Blogs & Comment

How to buy at maximum pessimism

I am starting to read Scott Phillips’ new book, Buying at the Point of Maximum Pessimism: Six Value Investing Trends from China to Oil to Agriculture(2010). Scott Phillips is principal and portfolio manager at Lauren Templeton Capital Management –and husband to Lauren Templeton (niece to the late Sir John Templeton).
Its off to a good start. The 2-page forward is written by Lauren Templeton and it displays a great deal of investment wisdom. I daresay those two pages contain more actionable guidance than many investment books in their entirety.
Buying at the maximum point of pessimism, as John Templeton advocated, increases the odds of investment success. But psychological inertia usually stands in the way of even the most rational investor during extreme market volatility, writes Ms. Templeton.

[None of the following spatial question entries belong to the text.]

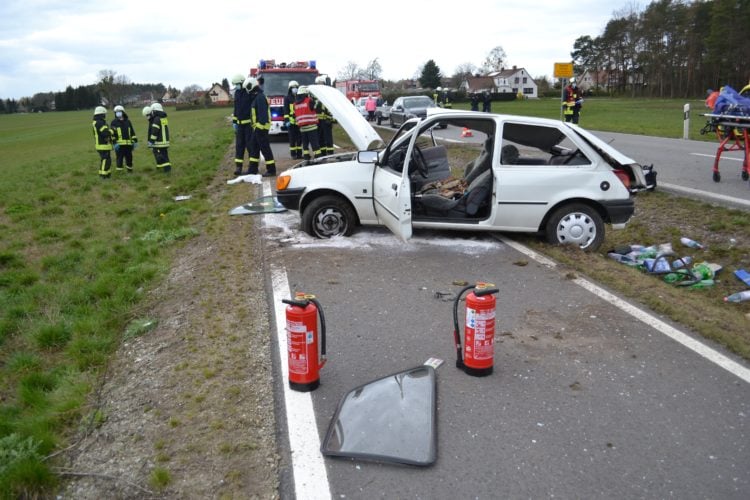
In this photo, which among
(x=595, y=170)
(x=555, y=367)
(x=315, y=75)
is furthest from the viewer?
(x=315, y=75)

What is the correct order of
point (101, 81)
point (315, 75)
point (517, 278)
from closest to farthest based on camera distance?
point (517, 278) < point (315, 75) < point (101, 81)

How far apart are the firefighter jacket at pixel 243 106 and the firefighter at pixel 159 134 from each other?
2679 millimetres

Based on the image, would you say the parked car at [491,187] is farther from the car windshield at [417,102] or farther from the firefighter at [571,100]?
the car windshield at [417,102]

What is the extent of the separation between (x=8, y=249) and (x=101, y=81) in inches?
4206

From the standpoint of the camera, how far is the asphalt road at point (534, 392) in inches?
119

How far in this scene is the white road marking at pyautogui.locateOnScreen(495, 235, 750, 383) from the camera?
4.15 metres

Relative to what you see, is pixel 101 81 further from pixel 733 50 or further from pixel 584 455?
pixel 584 455

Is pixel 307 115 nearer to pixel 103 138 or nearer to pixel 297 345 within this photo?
pixel 103 138

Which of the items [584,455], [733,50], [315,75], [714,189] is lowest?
[584,455]

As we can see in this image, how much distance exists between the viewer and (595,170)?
22.5 feet

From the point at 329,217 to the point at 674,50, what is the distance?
63184 millimetres

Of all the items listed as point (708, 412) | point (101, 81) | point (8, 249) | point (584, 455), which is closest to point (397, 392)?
point (584, 455)

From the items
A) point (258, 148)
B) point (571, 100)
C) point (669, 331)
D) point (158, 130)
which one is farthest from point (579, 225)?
point (571, 100)

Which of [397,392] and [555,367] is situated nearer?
[397,392]
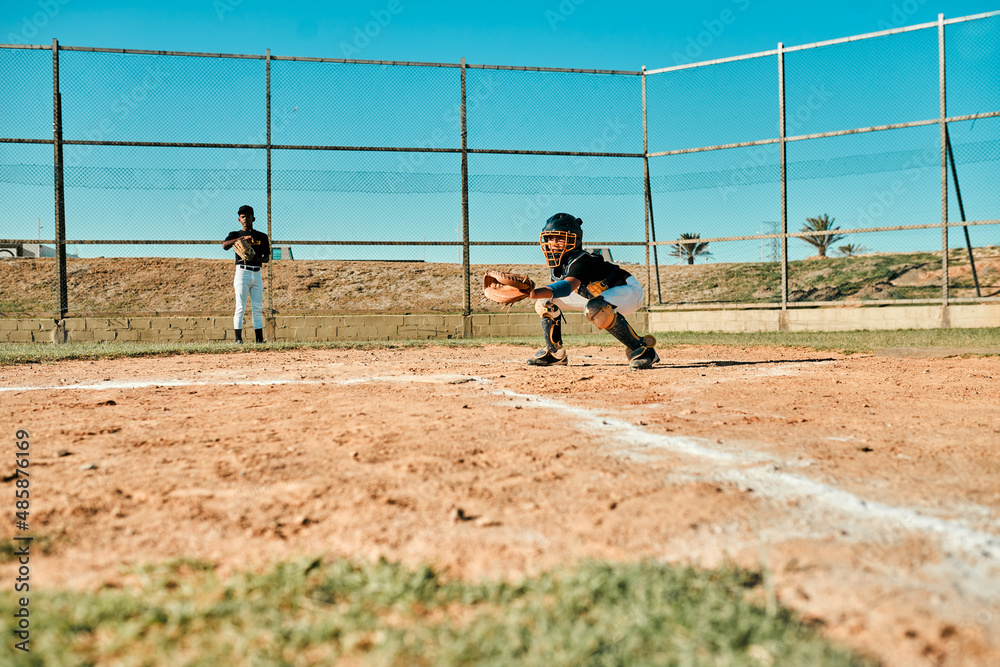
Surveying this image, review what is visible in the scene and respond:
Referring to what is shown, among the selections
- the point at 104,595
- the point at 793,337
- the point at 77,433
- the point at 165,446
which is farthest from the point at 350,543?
the point at 793,337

In my opinion, she continues, the best prescription for the paralysis that often accompanies a stock market panic is advance preparation. We know that often the best opportunities present themselves during times of crisis. Most investors even recite the motto: Crisis equals opportunity, but few have the fortitude to take advantage of these precious occasions.
One technique that Uncle John always used to prepare himself for future volatility was to maintain a list of stocks that he was interested in owning at a much lower price. This practice underscores the reality that the stock market is often too dynamic for anyone to predict with any accuracy. Instead, we should anticipate what actions we would take in order to capitalize on an opportunity should it present itself.
Of course, I would add, these days investors should also include exchange-traded funds (ETFs) on the list of investment opportunities they are prepared to act upon when prices have declined enough.